In his rookie campaign in 2016, Jones put up similar numbers to what Bucannon did in 2015. Jones had 108 total tackles, one forced fumble and three picks, two of which were returned for touchdowns.
In the 2017 NFL draft, the Packers decided to draft a player who can also be used in the safety/linebacker hybrid role. That player is Josh Jones, who played his college ball at North Carolina State.
The 6’2″, 220-pound Jones ran a blistering 4.41 in the 40 at the combine. The Packers obviously liked what they saw when the 6’1″, 209-pound Burnett was used in that role last season, and now look to use Jones in that same role, as Burnett will stay at his normal safety position.
In fact, at their recent OTAs, the Packers were indeed using Jones at linebacker in the nickel.
The NFL has always been a copy cat league and the use of a safety/linebacker hybrid seems to be a growing trend.
I wanted to see if my assessment of that situation was correct, so I wanted to check with NFL scout Chris Landry to get his take on the matter.
I was able to talk with Landry earlier this week on 620 WDAE’s Steve Duemig Show.
Landry agreed that this inclination to get smaller and faster at the linebacker position seems to be on the rise.
“Yeah, as you see more spread offenses and more speed on the field, you see more speed defensively to combat that,” Landry said. “The difference is that Deion [Jones] played linebacker in college, where [Deone] Bucannon was a safety who was converted.
“You are going to see more of that. You are seeing it more in college. You are seeing undersized linebackers and you are seeing undersized defensive ends to get more speed on the field. You need those type of bodies. There is no question that it’s going that way, and one of the counter acts to that offensively is to run power at a smaller unit.”
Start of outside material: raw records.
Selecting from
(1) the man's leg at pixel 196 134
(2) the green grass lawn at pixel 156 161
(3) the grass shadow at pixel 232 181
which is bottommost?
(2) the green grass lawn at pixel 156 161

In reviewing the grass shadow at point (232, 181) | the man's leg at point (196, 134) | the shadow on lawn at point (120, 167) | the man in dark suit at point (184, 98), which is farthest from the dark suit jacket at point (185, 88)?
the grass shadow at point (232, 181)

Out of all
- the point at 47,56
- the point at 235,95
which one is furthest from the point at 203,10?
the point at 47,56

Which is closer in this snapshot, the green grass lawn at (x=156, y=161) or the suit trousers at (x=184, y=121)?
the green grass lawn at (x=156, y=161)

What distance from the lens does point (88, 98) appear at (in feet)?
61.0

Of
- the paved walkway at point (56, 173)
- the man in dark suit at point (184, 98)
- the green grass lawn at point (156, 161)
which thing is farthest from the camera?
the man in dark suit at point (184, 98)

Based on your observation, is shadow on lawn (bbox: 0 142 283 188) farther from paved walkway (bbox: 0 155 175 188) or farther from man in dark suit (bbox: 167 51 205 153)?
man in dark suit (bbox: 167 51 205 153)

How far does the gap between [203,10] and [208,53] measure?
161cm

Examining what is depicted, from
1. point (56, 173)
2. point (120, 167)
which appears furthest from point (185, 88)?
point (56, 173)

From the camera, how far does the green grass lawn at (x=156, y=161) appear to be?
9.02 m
Landry then talked about the metamorphosis of the safety position.
“The safety position has changed as much as any,” Landry said. “Having a guy who can defend the run, but is athletic enough to cover is what you are looking for now. It’s a tough find. You really need to have that covered, because again, people will scout you out and run the football at your small looks, but then throw against your big looks.
“So that is really a key. Getting guys who can stay on the field for three downs, particularly in college, with all the up-temp offenses, as you can’t substitute as much. It becomes more difficult to do that, when you don’t have huddles. How do you defend that? Defend both the run and the pass? That’s the dilemma. The answer is to get those type of guys, basically safety-looking bodies playing linebacker, who can do both.”
The Packers run a 3-4 defense, but are in their nickel look (five defensive backs) about 70 percent of the time. Why? Because the NFL has become a pass-happy league.
But even with five defensive backs, the linebackers also need to be able to cover, which is why you are seeing safety/linebacker hybrids playing the position. But as Landry says, the safety/linebacker hybrid also needs to be able to be effective in the box as a run defender.
Josh Jones of the Packers definitely has the tools to do the job as a safety/linebacker hybrid. Besides having great size and speed, Jones had great production at NC State. In three years with the Wolfpack, Jones had 229 total tackles, 8.5 tackles for a loss, 3.5 sacks, eight interceptions, 17 passes defended, two fumble recoveries and three forced fumbles.
In addition to that, Jones did not allow a touchdown in coverage as a senior.
Bottom line, the Packers will be very happy if Jones comes anywhere near the effectiveness and production of both Deion Jones and Deone Bucannon at the safety/linebacker hybrid position this upcoming season.